**Exercise goal**
The data below holds the lines to copy: everything from the line containing "order: Perissodactyla" to the line containing "Young present vote fraction: 10%.", both ends included, set down exactly.
:: Given records
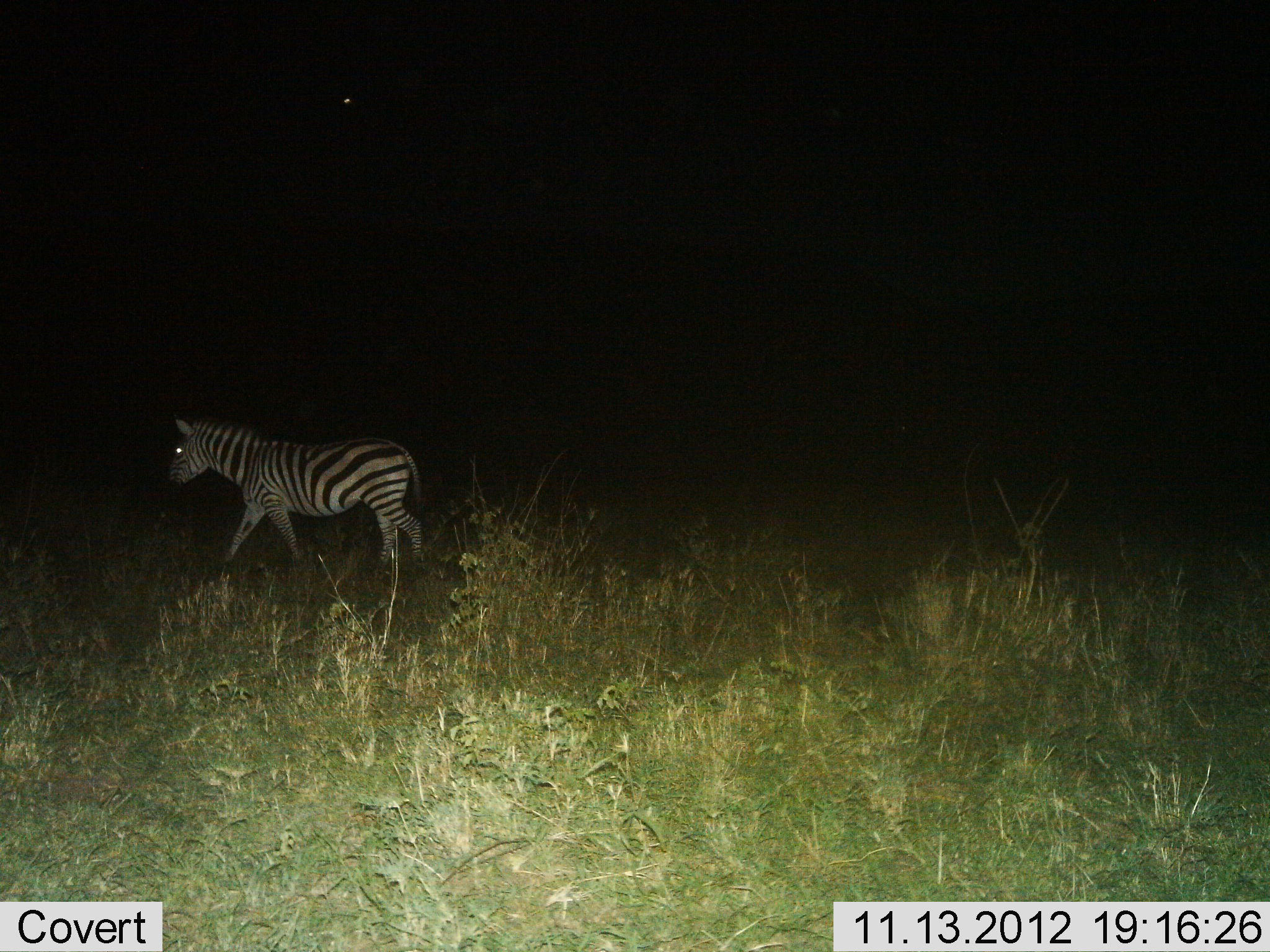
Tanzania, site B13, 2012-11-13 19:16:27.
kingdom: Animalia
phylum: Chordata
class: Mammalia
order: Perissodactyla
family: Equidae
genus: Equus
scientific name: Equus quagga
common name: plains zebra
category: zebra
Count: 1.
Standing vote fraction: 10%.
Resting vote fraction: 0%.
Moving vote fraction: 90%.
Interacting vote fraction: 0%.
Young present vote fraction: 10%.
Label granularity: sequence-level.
::::
**Output of the task**
order: Perissodactyla
family: Equidae
genus: Equus
scientific name: Equus quagga
common name: plains zebra
category: zebra
Count: 1.
Standing vote fraction: 10%.
Resting vote fraction: 0%.
Moving vote fraction: 90%.
Interacting vote fraction: 0%.
Young present vote fraction: 10%.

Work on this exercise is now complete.